### The tasks
A. Transcribe part of the forum thread on proposed site features word for word, starting at the words "I've been looking" and stopping after "added some games.".
B. In the listing, rescale the lines from the one containing "How far from" through the one containing "Viewing the photo", requests included, and return only those lines. Multiply every number in the answers (distances and coordinates) by 1.95 and round each to the number of decimals it had, with halves rounded up.

### Excerpt provided

# Possible New Features



## Scott Greczkowski (Mar 21, 2002)

As you know we have added a new Tetris game for a way for our members to take a break and have some fun!

I also have the following games available for install if you the members are interested.

Snipers - A great first-person-shooter game with great graphics. 
Spaceship - Spaceship Shootemup! Nice graphics. 
Minesweeper - the classic Windows game!
5Stones - a classic Chinese board game.
Samurai Warrior - a fighting game that's quite high quality.
Flash Pacman - the classic!
Frogger - another classic!
Galactic Warrior - a Space Invaders-like game.
Pong - this is a very basic version! 

All games are in shockwave flash format. Please let me know if your interested in any or all of them. While we are a DBS site I feel it is sometimes nice to kick back and have fun and what better place to do it then on your favorite DBS site. 

Annother addition I am looking to make is (and would like your input on if you think I should make them or not.)

Search the Internet from within DBSTalk.COM! 

Now from within DBSTalk.COM you can search your favorite search engine (google, yahoo, alta vista, excite & lycos). I have seen a few board install this add on and the users have loved it.

You input is welcomed!


----------



## MarkA (Mar 23, 2002)

My votes go to (in this order):

PacMan
Frogger
Minesweeper
Pong
5Stones

As for the internet, I think that it's an okay idea from the home page, but that it shouldn't be available on every page (too distracting from the content of the page, IMHO). Very nice site! Good job on all the new features!


----------



## Steve Mehs (Mar 21, 2002)

Cool!
Heres the games I wouldnt mind having-
Snipers
Spaceship
Galactic Warrior 
Samurai Warrior


----------



## Neil Derryberry (Mar 23, 2002)

I'm with Steve...


----------



## Jacob S (Apr 14, 2002)

Or we could have a huge links page that has a link of games on the internet that are for free. Everyone could contribute of the game sites that they know of. I know of a site where you can play monopoly, sorry, and other Parker Brothers games for free against other players on the internet. That is just an example.


----------



## MarkA (Mar 23, 2002)

I've been looking at some of the Shockwave (not to be confused with Flash) games available, and some of them look REALLY great. I'm downloading the Shockwave Player right now. All these years after it's release (and I even own Macromedia Flash...) it's about time to stop being lazy


----------



## Scott Greczkowski (Mar 21, 2002)

Ok I added some games.

Here is what I have added. I will make a special Arcade Page later where you can find the below games. (Plus of course Tetris.)

### Record extracts
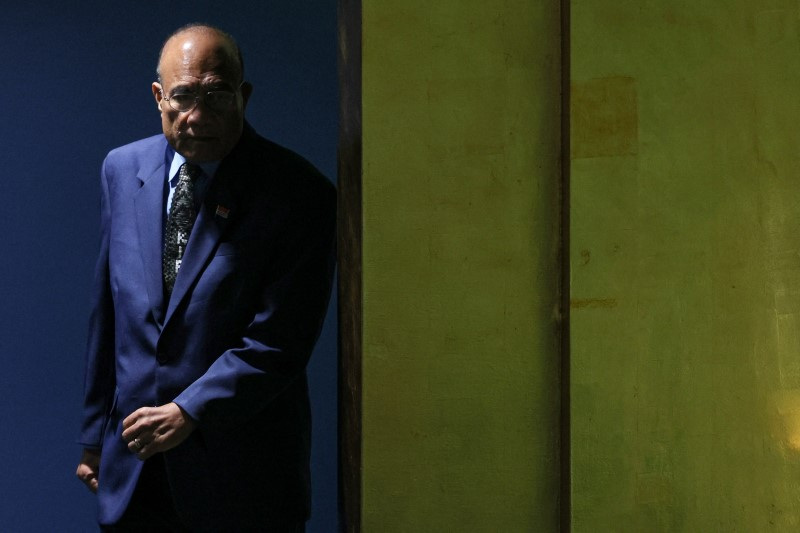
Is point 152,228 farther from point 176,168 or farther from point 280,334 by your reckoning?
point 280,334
---
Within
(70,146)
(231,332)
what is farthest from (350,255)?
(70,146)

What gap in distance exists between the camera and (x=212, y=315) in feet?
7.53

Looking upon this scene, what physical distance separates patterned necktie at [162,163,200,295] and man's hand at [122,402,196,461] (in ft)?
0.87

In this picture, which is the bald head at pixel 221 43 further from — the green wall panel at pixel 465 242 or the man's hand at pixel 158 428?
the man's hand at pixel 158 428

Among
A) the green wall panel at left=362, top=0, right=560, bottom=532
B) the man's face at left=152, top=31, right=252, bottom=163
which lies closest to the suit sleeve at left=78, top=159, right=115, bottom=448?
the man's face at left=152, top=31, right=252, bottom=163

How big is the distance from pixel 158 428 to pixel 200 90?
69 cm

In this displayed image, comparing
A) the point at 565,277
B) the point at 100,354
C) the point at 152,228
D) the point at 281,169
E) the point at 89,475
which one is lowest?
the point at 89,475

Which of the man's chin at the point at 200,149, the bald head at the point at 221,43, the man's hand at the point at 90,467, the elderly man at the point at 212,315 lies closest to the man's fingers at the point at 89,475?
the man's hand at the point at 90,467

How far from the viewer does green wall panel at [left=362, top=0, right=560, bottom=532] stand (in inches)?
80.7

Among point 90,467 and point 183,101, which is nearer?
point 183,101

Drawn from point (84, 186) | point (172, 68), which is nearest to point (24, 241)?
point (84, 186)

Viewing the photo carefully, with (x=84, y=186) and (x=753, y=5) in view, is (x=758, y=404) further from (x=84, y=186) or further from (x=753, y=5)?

### Answers for this exercise
A.
I've been looking at some of the Shockwave (not to be confused with Flash) games available, and some of them look REALLY great. I'm downloading the Shockwave Player right now. All these years after it's release (and I even own Macromedia Flash...) it's about time to stop being lazy


----------



## Scott Greczkowski (Mar 21, 2002)

Ok I added some games.

B.
How far from the viewer does green wall panel at [left=362, top=0, right=560, bottom=532] stand (in inches)?
157.4

Among point 90,467 and point 183,101, which is nearer?
point 357,197

Drawn from point (84, 186) | point (172, 68), which is nearest to point (24, 241)?
point (164, 363)

Viewing the photo carefully, with (x=84, y=186) and (x=753, y=5) in view, is (x=758, y=404) further from (x=84, y=186) or further from (x=753, y=5)?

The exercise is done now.